YOUR ASSIGNMENT = Leaving out pictures, output exactly the lines below from the one that has "Dunes And The" through the one that has "Abri pour écureuils", and nothing else.

DATASET EXTRACT =
┄┄┄┄┄┄┄┄┄┄

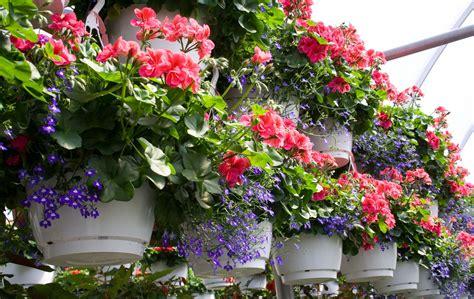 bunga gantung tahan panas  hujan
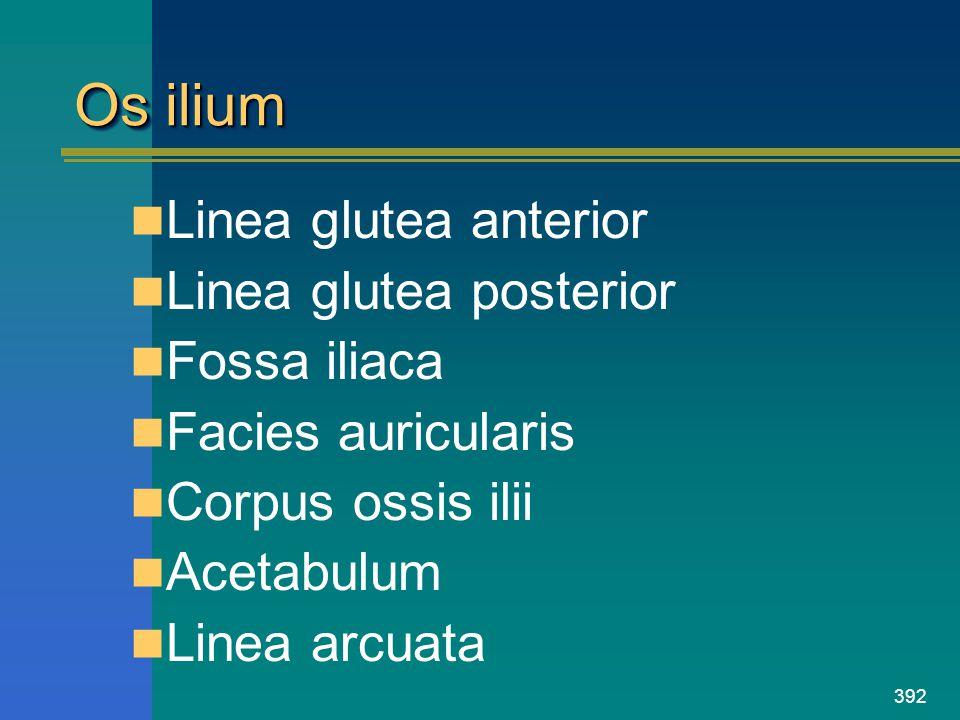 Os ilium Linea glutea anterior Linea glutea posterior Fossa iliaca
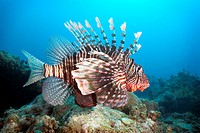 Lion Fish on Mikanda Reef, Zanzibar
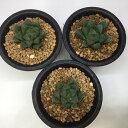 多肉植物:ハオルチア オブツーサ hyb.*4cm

┄┄┄┄┄┄┄┄┄┄

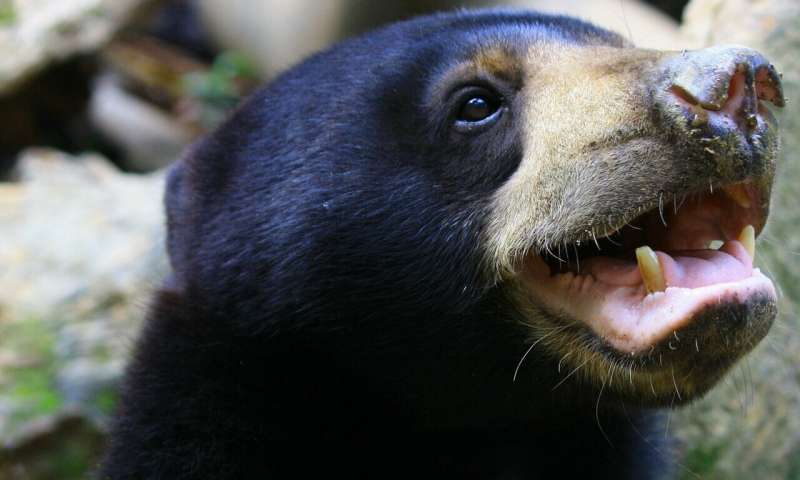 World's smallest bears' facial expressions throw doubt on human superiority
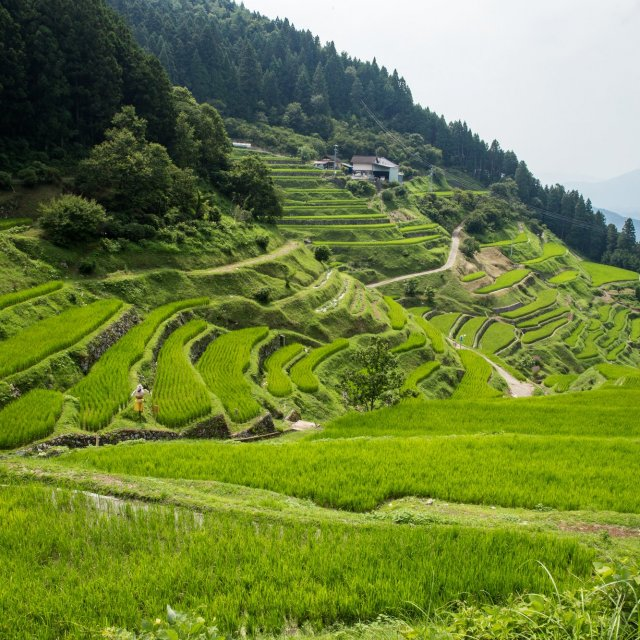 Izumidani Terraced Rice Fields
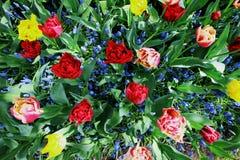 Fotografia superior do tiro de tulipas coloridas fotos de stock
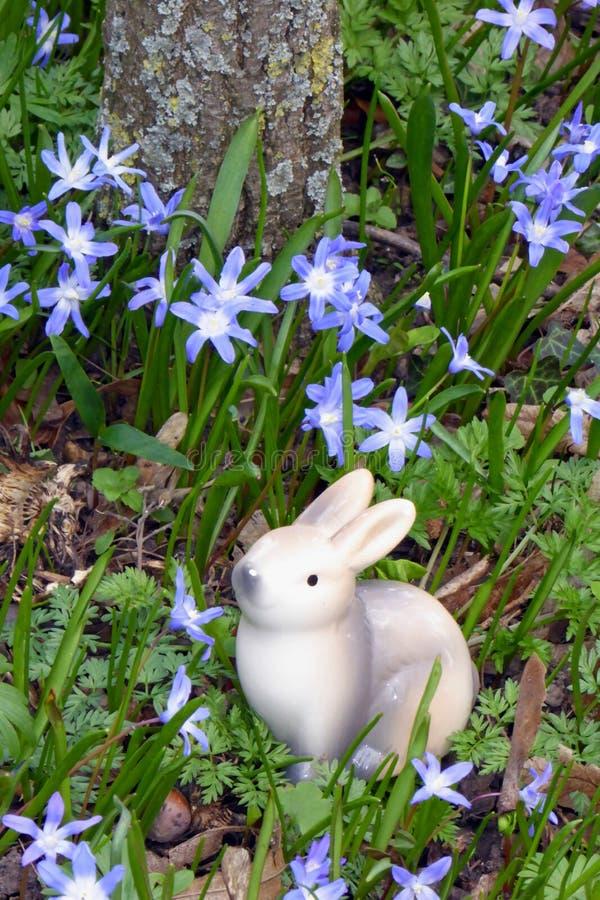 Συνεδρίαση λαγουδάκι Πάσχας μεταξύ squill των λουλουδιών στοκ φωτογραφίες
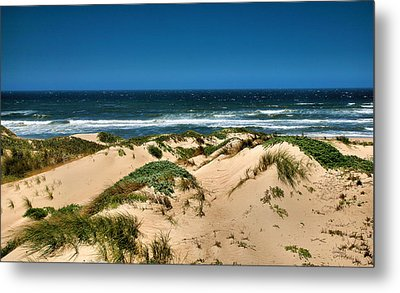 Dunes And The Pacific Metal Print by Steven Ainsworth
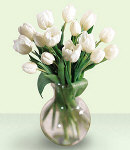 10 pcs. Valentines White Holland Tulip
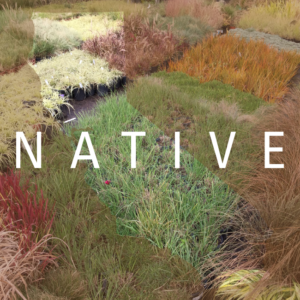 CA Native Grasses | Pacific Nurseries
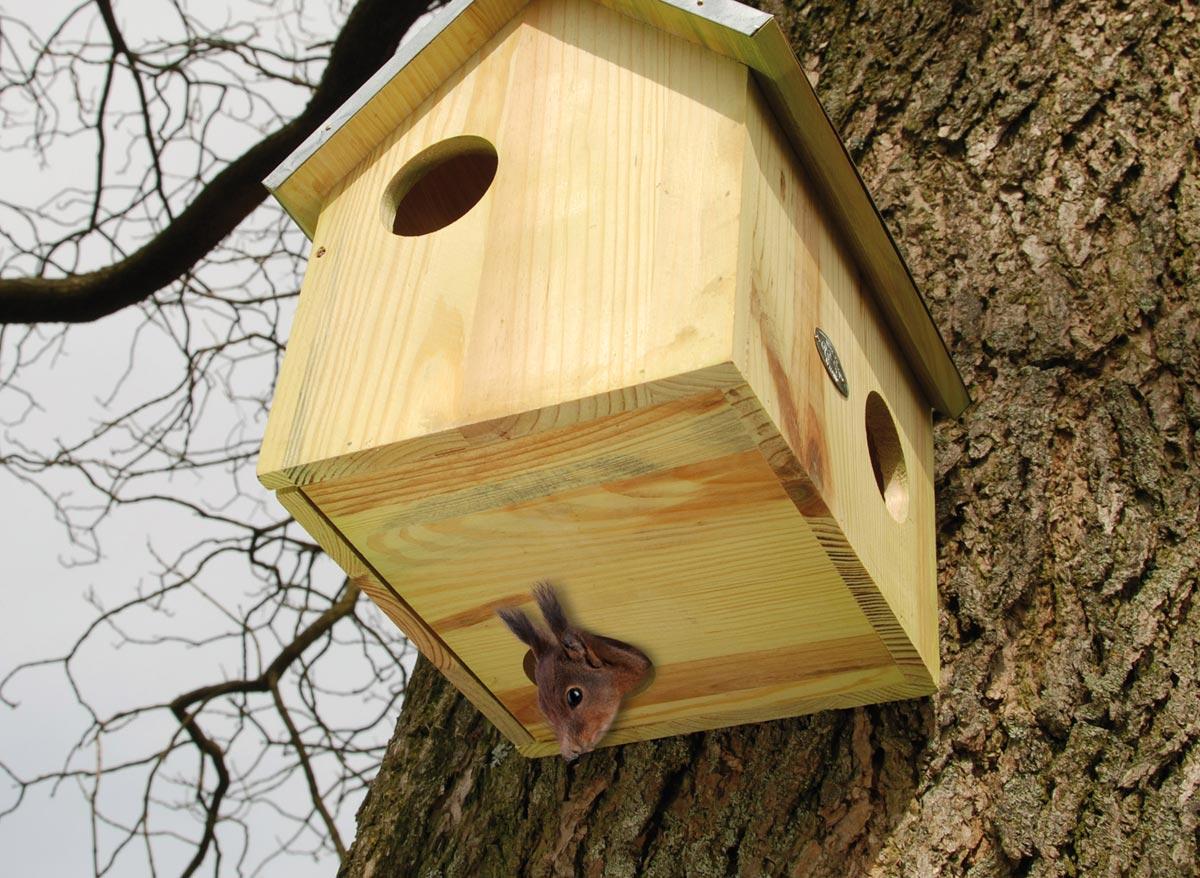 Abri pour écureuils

┄┄┄┄┄┄┄┄┄┄

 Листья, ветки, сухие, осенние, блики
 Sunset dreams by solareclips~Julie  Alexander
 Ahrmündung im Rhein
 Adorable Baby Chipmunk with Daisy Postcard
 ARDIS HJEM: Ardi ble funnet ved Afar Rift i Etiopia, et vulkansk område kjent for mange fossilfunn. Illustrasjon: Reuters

┄┄┄┄┄┄┄┄┄┄

ANSWER BOX =
 Dunes And The Pacific Metal Print by Steven Ainsworth
 10 pcs. Valentines White Holland Tulip
 CA Native Grasses | Pacific Nurseries
 Abri pour écureuils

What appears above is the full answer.